═════ TASK INPUT

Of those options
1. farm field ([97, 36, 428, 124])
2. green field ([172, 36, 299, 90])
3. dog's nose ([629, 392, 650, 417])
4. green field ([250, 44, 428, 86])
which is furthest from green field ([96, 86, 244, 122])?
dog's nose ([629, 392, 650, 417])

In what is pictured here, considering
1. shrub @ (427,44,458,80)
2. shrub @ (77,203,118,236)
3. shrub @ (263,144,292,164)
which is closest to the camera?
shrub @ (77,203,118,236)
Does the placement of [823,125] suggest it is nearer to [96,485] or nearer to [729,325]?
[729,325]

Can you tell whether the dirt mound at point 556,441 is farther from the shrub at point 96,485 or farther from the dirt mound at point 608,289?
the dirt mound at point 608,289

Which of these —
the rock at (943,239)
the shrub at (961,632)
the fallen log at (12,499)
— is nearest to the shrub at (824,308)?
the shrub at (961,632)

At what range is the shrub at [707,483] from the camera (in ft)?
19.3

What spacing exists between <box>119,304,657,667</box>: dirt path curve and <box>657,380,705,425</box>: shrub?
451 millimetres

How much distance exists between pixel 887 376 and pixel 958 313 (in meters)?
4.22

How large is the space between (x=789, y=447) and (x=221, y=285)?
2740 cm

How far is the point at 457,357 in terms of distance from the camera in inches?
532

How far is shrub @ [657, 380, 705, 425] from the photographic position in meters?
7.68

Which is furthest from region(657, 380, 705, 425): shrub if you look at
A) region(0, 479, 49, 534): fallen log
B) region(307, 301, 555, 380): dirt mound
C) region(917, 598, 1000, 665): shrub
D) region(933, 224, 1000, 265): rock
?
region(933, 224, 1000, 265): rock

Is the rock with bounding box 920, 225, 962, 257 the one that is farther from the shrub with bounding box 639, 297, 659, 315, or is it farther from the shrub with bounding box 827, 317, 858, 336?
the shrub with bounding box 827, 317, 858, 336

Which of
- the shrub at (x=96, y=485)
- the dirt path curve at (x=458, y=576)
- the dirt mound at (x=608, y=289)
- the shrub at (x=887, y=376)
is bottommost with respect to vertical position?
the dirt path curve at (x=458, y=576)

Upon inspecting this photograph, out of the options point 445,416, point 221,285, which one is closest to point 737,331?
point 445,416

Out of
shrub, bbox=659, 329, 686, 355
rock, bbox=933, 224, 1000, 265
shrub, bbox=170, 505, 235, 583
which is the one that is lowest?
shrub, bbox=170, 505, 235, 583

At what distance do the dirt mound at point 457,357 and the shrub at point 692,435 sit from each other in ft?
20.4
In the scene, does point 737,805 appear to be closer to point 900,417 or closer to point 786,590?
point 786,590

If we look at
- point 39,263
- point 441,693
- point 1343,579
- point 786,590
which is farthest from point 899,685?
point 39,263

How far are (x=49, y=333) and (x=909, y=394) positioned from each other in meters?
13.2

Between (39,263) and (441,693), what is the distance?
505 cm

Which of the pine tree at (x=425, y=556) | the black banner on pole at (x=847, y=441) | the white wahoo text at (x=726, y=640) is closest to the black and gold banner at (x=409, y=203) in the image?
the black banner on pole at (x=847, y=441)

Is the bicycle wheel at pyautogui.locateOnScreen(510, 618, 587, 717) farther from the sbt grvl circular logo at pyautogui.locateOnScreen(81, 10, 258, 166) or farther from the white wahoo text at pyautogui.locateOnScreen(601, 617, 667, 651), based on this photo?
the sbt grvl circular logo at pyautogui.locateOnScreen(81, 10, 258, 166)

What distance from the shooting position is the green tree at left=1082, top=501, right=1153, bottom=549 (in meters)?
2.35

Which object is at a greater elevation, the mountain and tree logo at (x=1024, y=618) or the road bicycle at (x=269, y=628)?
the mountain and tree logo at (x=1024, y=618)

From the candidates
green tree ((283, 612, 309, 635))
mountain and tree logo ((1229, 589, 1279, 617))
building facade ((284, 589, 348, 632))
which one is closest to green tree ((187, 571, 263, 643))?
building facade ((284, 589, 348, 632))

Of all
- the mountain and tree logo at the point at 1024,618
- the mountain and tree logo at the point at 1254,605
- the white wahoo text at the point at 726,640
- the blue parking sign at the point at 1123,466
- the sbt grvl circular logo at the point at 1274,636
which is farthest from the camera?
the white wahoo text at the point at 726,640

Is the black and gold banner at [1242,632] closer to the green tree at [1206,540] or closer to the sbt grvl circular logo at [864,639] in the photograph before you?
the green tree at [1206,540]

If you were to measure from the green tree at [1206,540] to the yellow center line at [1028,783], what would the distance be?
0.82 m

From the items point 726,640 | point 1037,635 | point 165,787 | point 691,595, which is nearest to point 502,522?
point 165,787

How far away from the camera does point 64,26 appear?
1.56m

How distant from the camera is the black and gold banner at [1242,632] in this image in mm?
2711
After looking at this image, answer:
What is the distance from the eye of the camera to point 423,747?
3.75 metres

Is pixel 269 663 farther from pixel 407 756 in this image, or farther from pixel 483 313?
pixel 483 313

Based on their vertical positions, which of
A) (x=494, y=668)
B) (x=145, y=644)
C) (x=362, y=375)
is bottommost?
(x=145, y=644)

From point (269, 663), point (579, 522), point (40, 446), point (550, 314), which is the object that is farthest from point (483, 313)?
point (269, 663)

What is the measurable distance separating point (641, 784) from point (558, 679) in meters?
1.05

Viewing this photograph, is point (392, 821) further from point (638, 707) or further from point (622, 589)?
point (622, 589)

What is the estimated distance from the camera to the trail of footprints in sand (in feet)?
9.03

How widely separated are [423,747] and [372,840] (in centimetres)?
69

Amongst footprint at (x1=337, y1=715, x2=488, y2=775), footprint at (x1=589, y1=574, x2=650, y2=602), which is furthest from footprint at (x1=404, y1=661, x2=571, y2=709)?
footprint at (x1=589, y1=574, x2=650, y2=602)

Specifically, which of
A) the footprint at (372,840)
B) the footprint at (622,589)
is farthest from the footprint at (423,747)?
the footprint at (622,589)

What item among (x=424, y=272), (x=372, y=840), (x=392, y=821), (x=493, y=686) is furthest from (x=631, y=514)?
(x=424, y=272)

══════════

• [TASK DETAILS] Copy all the entries verbatim.

• [RIGHT ANSWER]
Of those options
1. farm field ([97, 36, 428, 124])
2. green field ([172, 36, 299, 90])
3. dog's nose ([629, 392, 650, 417])
4. green field ([250, 44, 428, 86])
which is furthest from green field ([96, 86, 244, 122])?
dog's nose ([629, 392, 650, 417])

In what is pictured here, considering
1. shrub @ (427,44,458,80)
2. shrub @ (77,203,118,236)
3. shrub @ (263,144,292,164)
which is closest to the camera?
shrub @ (77,203,118,236)
Does the placement of [823,125] suggest it is nearer to [96,485] or nearer to [729,325]?
[729,325]

Can you tell whether the dirt mound at point 556,441 is farther from the shrub at point 96,485 or farther from the dirt mound at point 608,289?
the dirt mound at point 608,289

Which of these —
the rock at (943,239)
the shrub at (961,632)
the fallen log at (12,499)
— is nearest to the shrub at (824,308)?
the shrub at (961,632)

At what range is the shrub at [707,483] from the camera (in ft)?
19.3

What spacing exists between <box>119,304,657,667</box>: dirt path curve and <box>657,380,705,425</box>: shrub?
451 millimetres

How much distance exists between pixel 887 376 and pixel 958 313 (in meters)?
4.22

How large is the space between (x=789, y=447) and (x=221, y=285)?
2740 cm

How far is the point at 457,357 in terms of distance from the camera in inches?
532

How far is shrub @ [657, 380, 705, 425] from the photographic position in meters?
7.68

Which is furthest from region(657, 380, 705, 425): shrub if you look at
A) region(0, 479, 49, 534): fallen log
B) region(307, 301, 555, 380): dirt mound
C) region(917, 598, 1000, 665): shrub
D) region(933, 224, 1000, 265): rock
?
region(933, 224, 1000, 265): rock

Is the rock with bounding box 920, 225, 962, 257 the one that is farther from the shrub with bounding box 639, 297, 659, 315, or is it farther from the shrub with bounding box 827, 317, 858, 336?
the shrub with bounding box 827, 317, 858, 336

Which of
- the shrub at (x=96, y=485)
- the dirt path curve at (x=458, y=576)
- the dirt mound at (x=608, y=289)
- the shrub at (x=887, y=376)
is bottommost with respect to vertical position?
the dirt path curve at (x=458, y=576)

Upon inspecting this photograph, out of the options point 445,416, point 221,285, which one is closest to point 737,331?
point 445,416

Out of
shrub, bbox=659, 329, 686, 355
rock, bbox=933, 224, 1000, 265
shrub, bbox=170, 505, 235, 583
which is the one that is lowest?
shrub, bbox=170, 505, 235, 583

At what distance do the dirt mound at point 457,357 and the shrub at point 692,435 sit from each other in ft?
20.4
In the scene, does point 737,805 appear to be closer to point 900,417 or closer to point 786,590?
point 786,590

If we look at
- point 39,263
- point 441,693
- point 1343,579
- point 786,590
which is farthest from point 899,685?
point 39,263

How far are (x=49, y=333) and (x=909, y=394) positioned from each other in meters?
13.2

Between (39,263) and (441,693), what is the distance?
505 cm

Which of the pine tree at (x=425, y=556) | the black banner on pole at (x=847, y=441) | the white wahoo text at (x=726, y=640) is closest to the black and gold banner at (x=409, y=203) in the image?
the black banner on pole at (x=847, y=441)

Is the bicycle wheel at pyautogui.locateOnScreen(510, 618, 587, 717) farther from the sbt grvl circular logo at pyautogui.locateOnScreen(81, 10, 258, 166) or farther from the white wahoo text at pyautogui.locateOnScreen(601, 617, 667, 651), based on this photo?
the sbt grvl circular logo at pyautogui.locateOnScreen(81, 10, 258, 166)

What distance from the shooting position is the green tree at left=1082, top=501, right=1153, bottom=549 (in meters)?
2.35

Which object is at a greater elevation, the mountain and tree logo at (x=1024, y=618) or the road bicycle at (x=269, y=628)?
the mountain and tree logo at (x=1024, y=618)

From the candidates
green tree ((283, 612, 309, 635))
mountain and tree logo ((1229, 589, 1279, 617))
building facade ((284, 589, 348, 632))
which one is closest to green tree ((187, 571, 263, 643))?
building facade ((284, 589, 348, 632))

Of all
- the mountain and tree logo at the point at 1024,618
- the mountain and tree logo at the point at 1254,605
- the white wahoo text at the point at 726,640
- the blue parking sign at the point at 1123,466
- the sbt grvl circular logo at the point at 1274,636
which is farthest from the camera?
the white wahoo text at the point at 726,640

Is the black and gold banner at [1242,632] closer to the green tree at [1206,540] or closer to the sbt grvl circular logo at [864,639] in the photograph before you?
the green tree at [1206,540]

If you were to measure from the green tree at [1206,540] to the yellow center line at [1028,783], what would the distance be?
0.82 m

From the items point 726,640 | point 1037,635 | point 165,787 | point 691,595, which is nearest to point 502,522?
point 165,787

How far away from the camera does point 64,26 appear?
1.56m

How distant from the camera is the black and gold banner at [1242,632] in this image in mm?
2711
After looking at this image, answer:
What is the distance from the eye of the camera to point 423,747?
3.75 metres

Is pixel 269 663 farther from pixel 407 756 in this image, or farther from pixel 483 313?
pixel 483 313

Based on their vertical positions, which of
A) (x=494, y=668)
B) (x=145, y=644)
C) (x=362, y=375)
is bottommost?
(x=145, y=644)

From point (269, 663), point (579, 522), point (40, 446), point (550, 314), which is the object that is farthest from point (483, 313)?
point (269, 663)

What is the measurable distance separating point (641, 784) from point (558, 679) in meters?
1.05

Viewing this photograph, is point (392, 821) further from point (638, 707) or further from point (622, 589)?
point (622, 589)

What is the estimated distance from the camera to the trail of footprints in sand (in feet)?
9.03

How widely separated are [423,747] and [372,840] (in centimetres)?
69

Amongst footprint at (x1=337, y1=715, x2=488, y2=775), footprint at (x1=589, y1=574, x2=650, y2=602), which is furthest from footprint at (x1=404, y1=661, x2=571, y2=709)?
footprint at (x1=589, y1=574, x2=650, y2=602)

Specifically, which of
A) the footprint at (372,840)
B) the footprint at (622,589)
is farthest from the footprint at (423,747)?
the footprint at (622,589)

What item among (x=424, y=272), (x=372, y=840), (x=392, y=821), (x=493, y=686) is furthest from (x=631, y=514)?
(x=424, y=272)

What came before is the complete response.